━━━ Text passage

The Ideal Amount of Sleep: A New Perspective
We’ve all heard the phrase “make sure to get eight hours of sleep” — but recent research shows that the optimal range of shut-eye could be lower than you might think. People who got between 6.4-7.8 hours of sleep a night were found to have better functioning immune systems, brains, and hearts, according to researchers at the Columbia University Irvin Medical Center.
The findings suggest that getting too little or too much sleep are hallmarks of poorer overall health. Junhao Wen, an assistant professor of radiology at the school’s Vagelos College of Physicians and Surgeons, explained in a release that previous studies have found sleep is largely linked to aging and the pathological burden of the brain. However, this study goes further and shows that too little and too much sleep are associated with faster aging in nearly every organ.
This supports the idea that sleep is important in maintaining organ health, he noted. Women included in the study appeared to need more sleep than men, according to Marie-Pierre St-Onge, a professor at Columbia University who was not involved in the study. She told The Washington Post that women seem to do better with a little longer sleep — about 15, 20 minutes. This matches what we see in the general population and self-reported sleep duration, which tends to be slightly longer in women than men.
That builds on years of past research drawing similar conclusions, citing hormones and an increased risk of sleep disorders.
Ticking Clocks
The study used machine learning to detect signs of aging organs in 500,000 participants of the decades-long U.K. biobank study. The hypothesis is that different organs, even within the same person, age at different rates, Wen told The Washington Post.

━━━━━━
━━━ Record excerpts

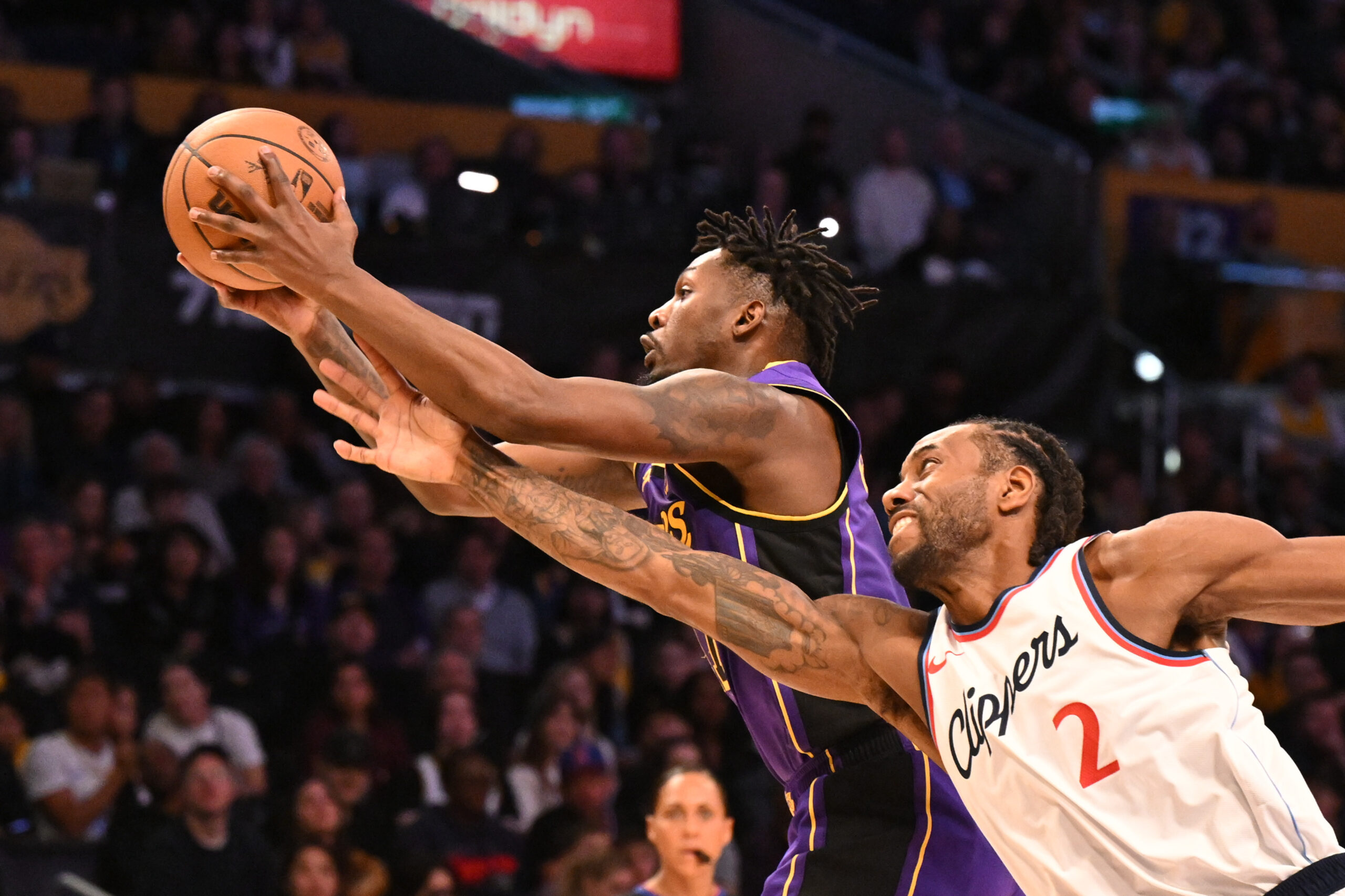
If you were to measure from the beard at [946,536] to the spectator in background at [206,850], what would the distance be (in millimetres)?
4506

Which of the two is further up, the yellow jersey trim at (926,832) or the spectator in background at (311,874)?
the yellow jersey trim at (926,832)

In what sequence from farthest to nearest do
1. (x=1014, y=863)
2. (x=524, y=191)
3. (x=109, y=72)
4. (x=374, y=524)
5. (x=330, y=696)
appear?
(x=109, y=72) < (x=524, y=191) < (x=374, y=524) < (x=330, y=696) < (x=1014, y=863)

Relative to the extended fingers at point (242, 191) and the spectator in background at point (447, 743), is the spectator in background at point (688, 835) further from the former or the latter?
the extended fingers at point (242, 191)

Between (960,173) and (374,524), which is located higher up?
(960,173)

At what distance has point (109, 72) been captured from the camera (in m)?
12.2

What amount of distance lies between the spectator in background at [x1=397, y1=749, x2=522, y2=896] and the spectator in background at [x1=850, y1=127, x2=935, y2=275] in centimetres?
573

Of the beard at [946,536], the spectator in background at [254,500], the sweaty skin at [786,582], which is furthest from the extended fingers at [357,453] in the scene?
the spectator in background at [254,500]

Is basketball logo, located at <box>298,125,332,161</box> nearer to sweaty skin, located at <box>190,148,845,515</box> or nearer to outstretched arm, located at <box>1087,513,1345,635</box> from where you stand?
sweaty skin, located at <box>190,148,845,515</box>

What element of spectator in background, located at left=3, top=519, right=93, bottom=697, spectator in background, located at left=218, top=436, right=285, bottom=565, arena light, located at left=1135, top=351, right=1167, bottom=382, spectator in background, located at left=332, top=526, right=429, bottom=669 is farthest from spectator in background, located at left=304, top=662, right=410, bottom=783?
arena light, located at left=1135, top=351, right=1167, bottom=382

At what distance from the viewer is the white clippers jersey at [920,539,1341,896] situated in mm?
3166

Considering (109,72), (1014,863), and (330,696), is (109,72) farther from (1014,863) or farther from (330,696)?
(1014,863)

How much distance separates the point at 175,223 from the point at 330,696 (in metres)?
4.91

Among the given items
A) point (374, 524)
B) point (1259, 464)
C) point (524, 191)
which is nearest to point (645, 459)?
point (374, 524)

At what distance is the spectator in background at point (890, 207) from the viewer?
12516 mm
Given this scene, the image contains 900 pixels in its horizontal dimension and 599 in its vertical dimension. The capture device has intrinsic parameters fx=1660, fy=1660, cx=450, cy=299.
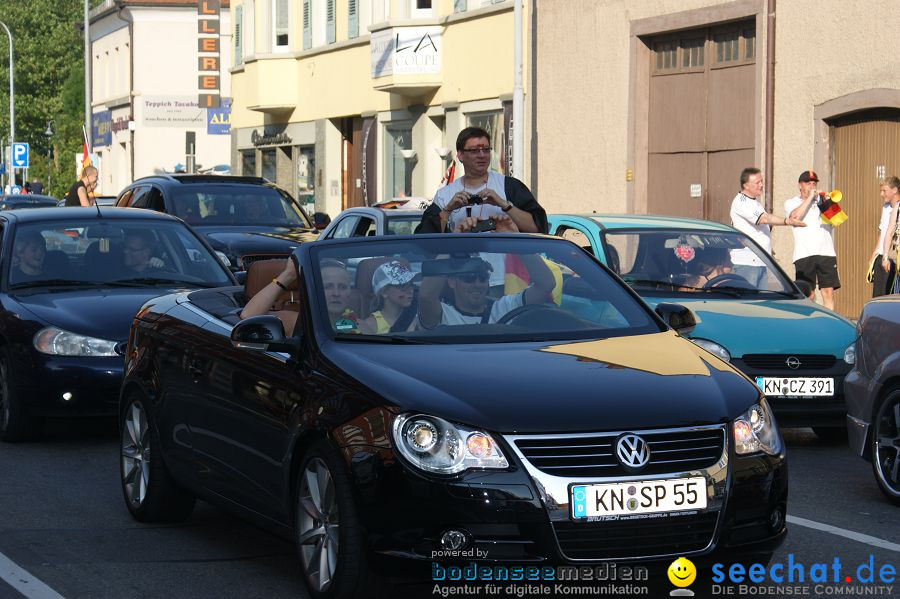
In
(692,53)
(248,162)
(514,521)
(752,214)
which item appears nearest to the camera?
(514,521)

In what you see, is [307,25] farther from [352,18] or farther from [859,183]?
[859,183]

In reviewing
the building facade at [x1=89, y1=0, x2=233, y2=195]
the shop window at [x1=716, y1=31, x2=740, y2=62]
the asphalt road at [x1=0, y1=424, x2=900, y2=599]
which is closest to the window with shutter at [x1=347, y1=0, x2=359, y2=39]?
the shop window at [x1=716, y1=31, x2=740, y2=62]

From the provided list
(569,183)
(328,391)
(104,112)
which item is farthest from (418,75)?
(104,112)

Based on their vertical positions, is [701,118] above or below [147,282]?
above

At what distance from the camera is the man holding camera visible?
9.98 m

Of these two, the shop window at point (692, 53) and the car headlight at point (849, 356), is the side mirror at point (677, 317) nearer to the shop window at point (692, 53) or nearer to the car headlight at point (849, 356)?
the car headlight at point (849, 356)

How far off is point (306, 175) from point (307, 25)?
3607 millimetres

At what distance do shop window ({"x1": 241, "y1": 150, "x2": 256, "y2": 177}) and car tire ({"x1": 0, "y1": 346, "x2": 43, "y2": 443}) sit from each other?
3378 cm

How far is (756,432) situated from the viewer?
5.94m

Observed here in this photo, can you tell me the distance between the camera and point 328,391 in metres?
6.09

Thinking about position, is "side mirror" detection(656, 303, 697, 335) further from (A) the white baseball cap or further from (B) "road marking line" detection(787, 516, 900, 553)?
(B) "road marking line" detection(787, 516, 900, 553)

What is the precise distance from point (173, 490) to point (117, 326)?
10.0 feet

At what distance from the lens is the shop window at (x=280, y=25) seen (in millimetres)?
41031

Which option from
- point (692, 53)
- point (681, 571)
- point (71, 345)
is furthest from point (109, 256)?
point (692, 53)
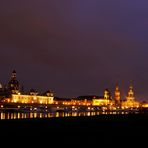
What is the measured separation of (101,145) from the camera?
29.3m

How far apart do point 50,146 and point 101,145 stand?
4210 millimetres

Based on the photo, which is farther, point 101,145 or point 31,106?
point 31,106

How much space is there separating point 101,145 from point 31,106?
150 metres

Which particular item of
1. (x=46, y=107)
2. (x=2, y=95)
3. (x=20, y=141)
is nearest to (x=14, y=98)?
(x=2, y=95)

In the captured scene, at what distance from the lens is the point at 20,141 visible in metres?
31.1

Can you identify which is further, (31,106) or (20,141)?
(31,106)

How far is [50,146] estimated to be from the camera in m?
28.0

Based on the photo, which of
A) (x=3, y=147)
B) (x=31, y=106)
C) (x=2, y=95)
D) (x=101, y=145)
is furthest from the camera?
(x=2, y=95)

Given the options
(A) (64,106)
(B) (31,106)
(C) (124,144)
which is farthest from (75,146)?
(A) (64,106)

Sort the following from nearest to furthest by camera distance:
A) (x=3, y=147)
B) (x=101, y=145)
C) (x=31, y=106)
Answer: (x=3, y=147)
(x=101, y=145)
(x=31, y=106)

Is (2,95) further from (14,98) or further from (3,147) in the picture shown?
(3,147)

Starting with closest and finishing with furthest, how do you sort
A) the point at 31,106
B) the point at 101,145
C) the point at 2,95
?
the point at 101,145
the point at 31,106
the point at 2,95

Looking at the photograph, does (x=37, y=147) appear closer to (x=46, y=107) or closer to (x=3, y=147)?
(x=3, y=147)

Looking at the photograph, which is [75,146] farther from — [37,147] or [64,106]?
[64,106]
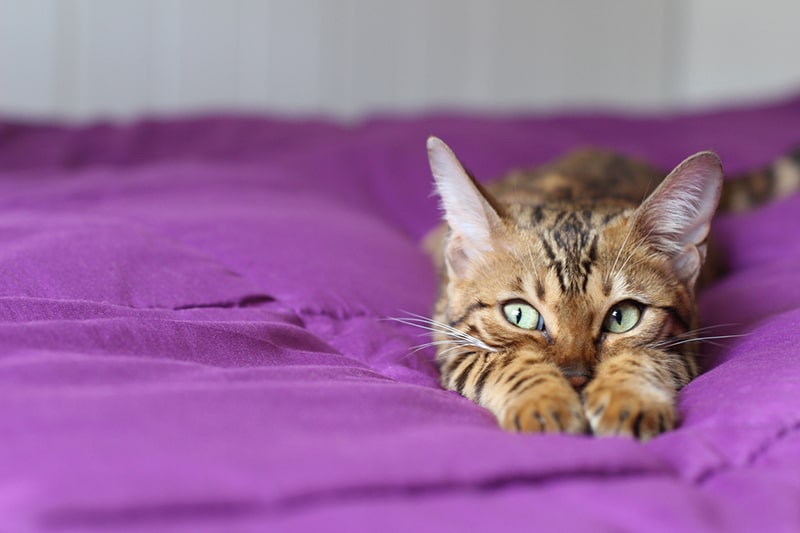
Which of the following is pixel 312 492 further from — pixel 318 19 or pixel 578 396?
pixel 318 19

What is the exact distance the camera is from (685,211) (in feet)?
4.49

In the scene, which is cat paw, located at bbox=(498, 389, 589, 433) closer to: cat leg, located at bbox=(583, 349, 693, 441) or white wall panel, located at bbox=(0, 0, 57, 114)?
cat leg, located at bbox=(583, 349, 693, 441)

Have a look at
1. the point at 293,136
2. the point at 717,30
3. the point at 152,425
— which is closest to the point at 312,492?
the point at 152,425

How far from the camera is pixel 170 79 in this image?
3270mm

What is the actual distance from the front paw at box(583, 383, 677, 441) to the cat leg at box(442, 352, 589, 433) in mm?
19

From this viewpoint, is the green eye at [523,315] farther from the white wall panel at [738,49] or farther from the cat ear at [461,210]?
the white wall panel at [738,49]

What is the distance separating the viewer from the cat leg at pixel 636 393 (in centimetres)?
101

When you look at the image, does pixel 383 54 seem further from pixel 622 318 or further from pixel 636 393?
pixel 636 393

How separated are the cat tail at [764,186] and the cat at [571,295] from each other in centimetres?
85

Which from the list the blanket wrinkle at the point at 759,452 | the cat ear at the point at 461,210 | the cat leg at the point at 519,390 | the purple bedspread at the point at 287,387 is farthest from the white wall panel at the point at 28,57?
the blanket wrinkle at the point at 759,452

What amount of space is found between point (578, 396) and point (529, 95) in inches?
118

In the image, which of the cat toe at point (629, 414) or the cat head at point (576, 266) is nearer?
the cat toe at point (629, 414)

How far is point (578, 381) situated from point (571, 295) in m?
0.15

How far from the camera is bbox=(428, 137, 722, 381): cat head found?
126cm
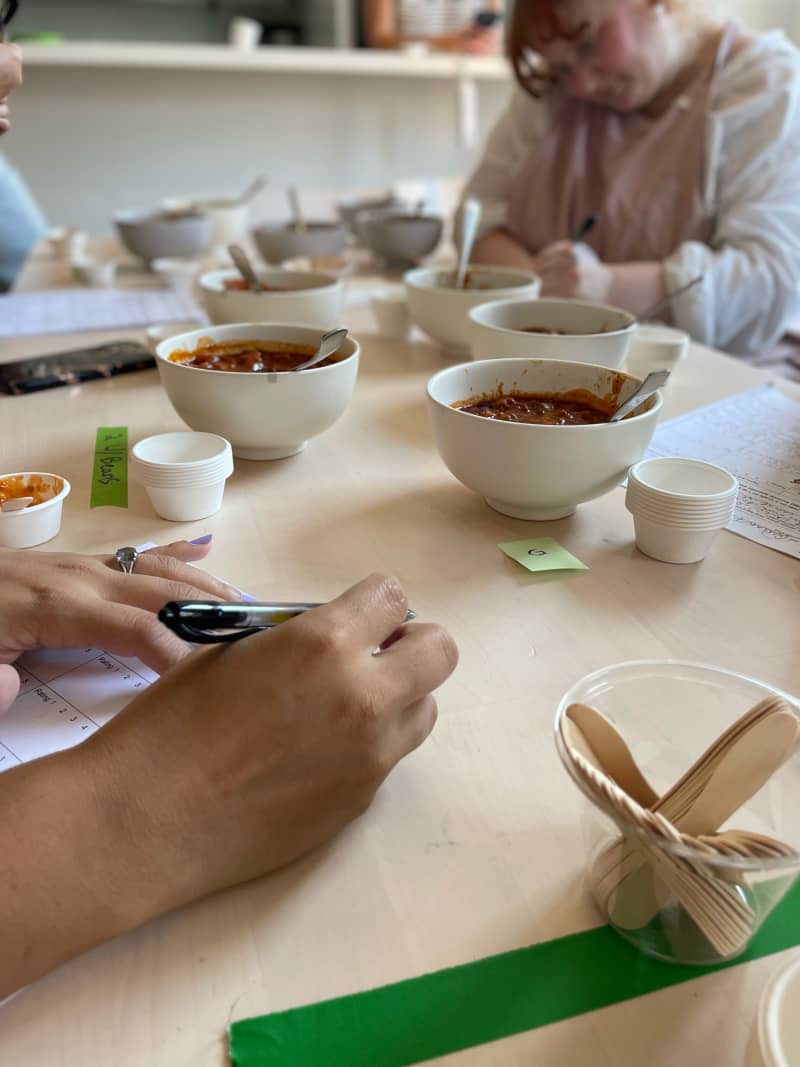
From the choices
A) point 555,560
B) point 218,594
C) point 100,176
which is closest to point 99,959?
A: point 218,594

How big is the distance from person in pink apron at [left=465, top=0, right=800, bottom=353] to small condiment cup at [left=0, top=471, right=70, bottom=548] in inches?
38.5

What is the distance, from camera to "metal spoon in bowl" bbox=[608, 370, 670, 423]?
0.73 m

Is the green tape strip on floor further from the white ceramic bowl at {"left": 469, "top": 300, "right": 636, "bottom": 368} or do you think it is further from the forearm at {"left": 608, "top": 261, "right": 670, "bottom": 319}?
the forearm at {"left": 608, "top": 261, "right": 670, "bottom": 319}

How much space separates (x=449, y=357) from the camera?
1.26 m

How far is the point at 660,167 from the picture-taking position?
1.59m

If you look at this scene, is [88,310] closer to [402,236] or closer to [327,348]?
[402,236]

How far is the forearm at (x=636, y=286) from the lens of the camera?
4.50 feet

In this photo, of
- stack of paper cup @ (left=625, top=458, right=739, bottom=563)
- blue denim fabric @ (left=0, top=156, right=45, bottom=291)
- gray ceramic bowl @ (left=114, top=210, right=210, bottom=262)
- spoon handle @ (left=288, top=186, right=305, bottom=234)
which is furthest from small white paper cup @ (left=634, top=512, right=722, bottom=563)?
blue denim fabric @ (left=0, top=156, right=45, bottom=291)

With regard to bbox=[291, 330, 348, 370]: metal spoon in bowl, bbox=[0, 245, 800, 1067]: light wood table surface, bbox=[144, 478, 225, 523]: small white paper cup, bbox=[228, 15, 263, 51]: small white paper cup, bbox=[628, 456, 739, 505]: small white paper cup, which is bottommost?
bbox=[0, 245, 800, 1067]: light wood table surface

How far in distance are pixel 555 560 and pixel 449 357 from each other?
66 cm

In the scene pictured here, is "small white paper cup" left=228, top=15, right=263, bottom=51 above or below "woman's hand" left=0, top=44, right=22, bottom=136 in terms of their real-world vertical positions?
above

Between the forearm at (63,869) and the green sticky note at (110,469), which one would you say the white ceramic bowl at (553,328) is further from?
the forearm at (63,869)

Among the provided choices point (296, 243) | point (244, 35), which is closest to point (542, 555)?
point (296, 243)

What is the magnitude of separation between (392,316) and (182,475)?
0.71 meters
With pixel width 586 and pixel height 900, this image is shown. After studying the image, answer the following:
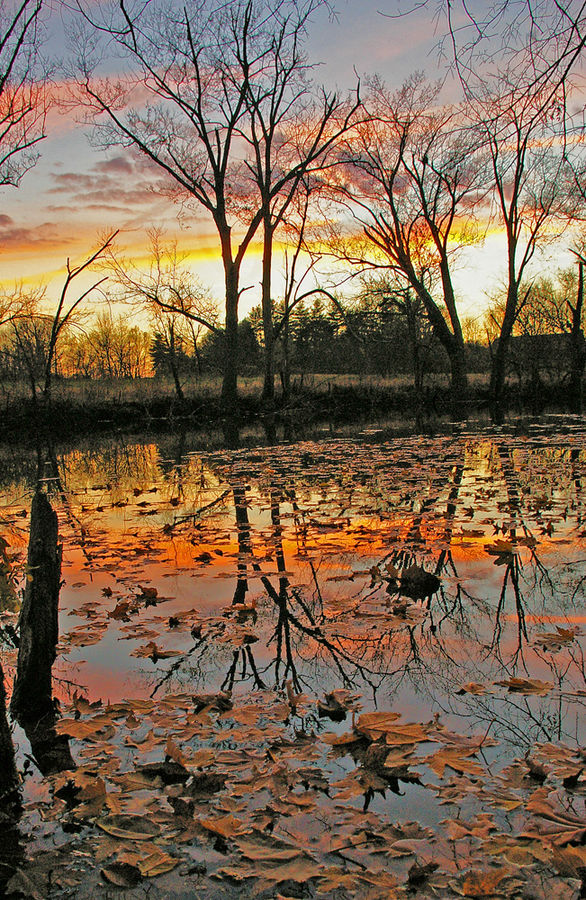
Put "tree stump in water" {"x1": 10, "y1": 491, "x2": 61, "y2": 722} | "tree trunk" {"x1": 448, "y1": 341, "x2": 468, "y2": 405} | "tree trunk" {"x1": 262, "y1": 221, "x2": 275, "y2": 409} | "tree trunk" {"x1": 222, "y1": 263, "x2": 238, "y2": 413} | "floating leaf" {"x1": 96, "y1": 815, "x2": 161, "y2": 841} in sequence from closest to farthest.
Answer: "floating leaf" {"x1": 96, "y1": 815, "x2": 161, "y2": 841} < "tree stump in water" {"x1": 10, "y1": 491, "x2": 61, "y2": 722} < "tree trunk" {"x1": 222, "y1": 263, "x2": 238, "y2": 413} < "tree trunk" {"x1": 262, "y1": 221, "x2": 275, "y2": 409} < "tree trunk" {"x1": 448, "y1": 341, "x2": 468, "y2": 405}

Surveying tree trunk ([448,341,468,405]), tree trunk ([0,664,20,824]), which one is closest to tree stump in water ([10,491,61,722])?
tree trunk ([0,664,20,824])

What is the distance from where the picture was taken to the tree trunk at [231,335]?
23203mm

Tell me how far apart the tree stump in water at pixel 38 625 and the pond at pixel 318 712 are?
0.36ft

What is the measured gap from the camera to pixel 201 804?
206cm

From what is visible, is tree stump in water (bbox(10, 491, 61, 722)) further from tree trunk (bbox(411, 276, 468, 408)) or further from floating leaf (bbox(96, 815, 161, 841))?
tree trunk (bbox(411, 276, 468, 408))

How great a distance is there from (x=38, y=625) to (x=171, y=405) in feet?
73.5

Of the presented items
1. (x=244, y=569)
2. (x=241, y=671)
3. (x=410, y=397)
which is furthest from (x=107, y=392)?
(x=241, y=671)

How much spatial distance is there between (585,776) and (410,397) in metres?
29.7

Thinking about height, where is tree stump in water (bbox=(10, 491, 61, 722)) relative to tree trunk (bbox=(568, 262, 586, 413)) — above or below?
below

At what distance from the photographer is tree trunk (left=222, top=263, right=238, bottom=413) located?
23.2m

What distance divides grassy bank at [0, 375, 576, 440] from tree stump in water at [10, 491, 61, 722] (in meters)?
19.4

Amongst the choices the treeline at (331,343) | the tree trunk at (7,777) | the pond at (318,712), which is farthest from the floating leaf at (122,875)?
the treeline at (331,343)

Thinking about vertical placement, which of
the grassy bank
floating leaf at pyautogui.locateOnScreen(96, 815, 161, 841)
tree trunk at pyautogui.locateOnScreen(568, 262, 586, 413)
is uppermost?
tree trunk at pyautogui.locateOnScreen(568, 262, 586, 413)

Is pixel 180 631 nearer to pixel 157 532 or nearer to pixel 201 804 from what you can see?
pixel 201 804
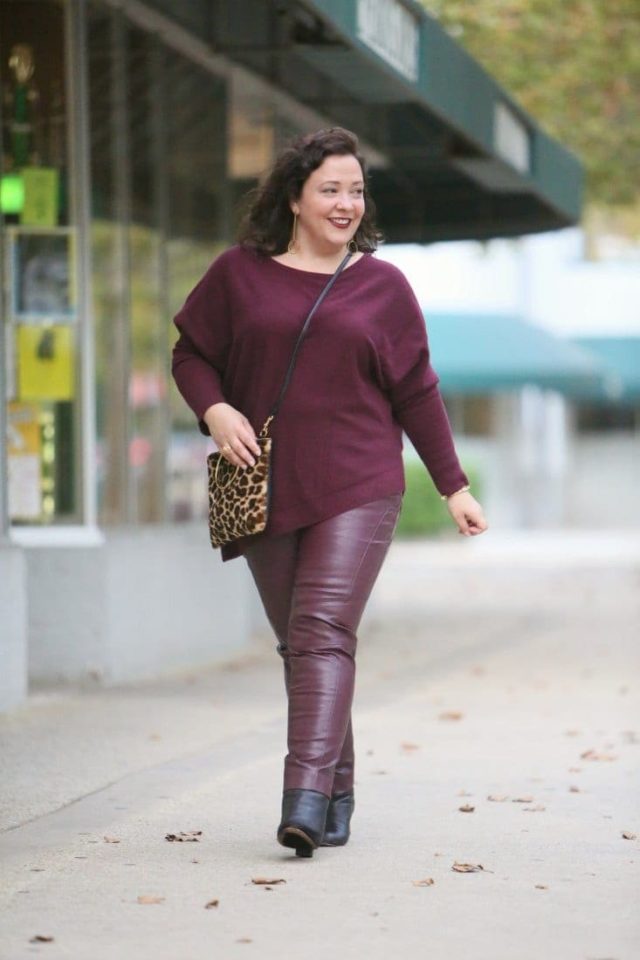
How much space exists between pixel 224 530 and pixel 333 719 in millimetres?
571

━━━━━━

* Questions on the material
• 1. In the sleep article, what nightly sleep range was linked to better immune, brain, and heart function?
• 2. Write a continuation of the sleep article, picking up after its final sentence.
The records above come from a different source than the sleep article.

* Responses
• 1. Between 6.4 and 7.8 hours of sleep a night.

• 2.
Researchers developed what are known as “aging clocks,” which show if a person’s organ is aging older than their actual age. They created dozens of clocks for organ systems throughout the body to see if the aging was linked to sleep. That’s when they noticed the pattern: too much or too little sleep was associated with accelerated aging. Too little was fewer than six hours a night, and too much was greater than eight hours.

The Health Impacts of Sleep Duration
Too little sleep was associated with chronic disease, such as obesity, Type 2 diabetes, high blood pressure, and heart disease. Both short and long sleep were tied to asthma, digestive disorders, late-life depression, and chronic obstructive pulmonary disease, an incurable lung disease, the research found.
That suggests patients and experts should potentially alter how they think about sleep health going forward, Wen said. Although he pointed out that the study’s results should not be prescriptive, and every body is different.
“Our study suggests there may be different biological pathways between long and short sleepers that lead to the same outcome, late-life depression, and we shouldn’t treat them the same way,” he said.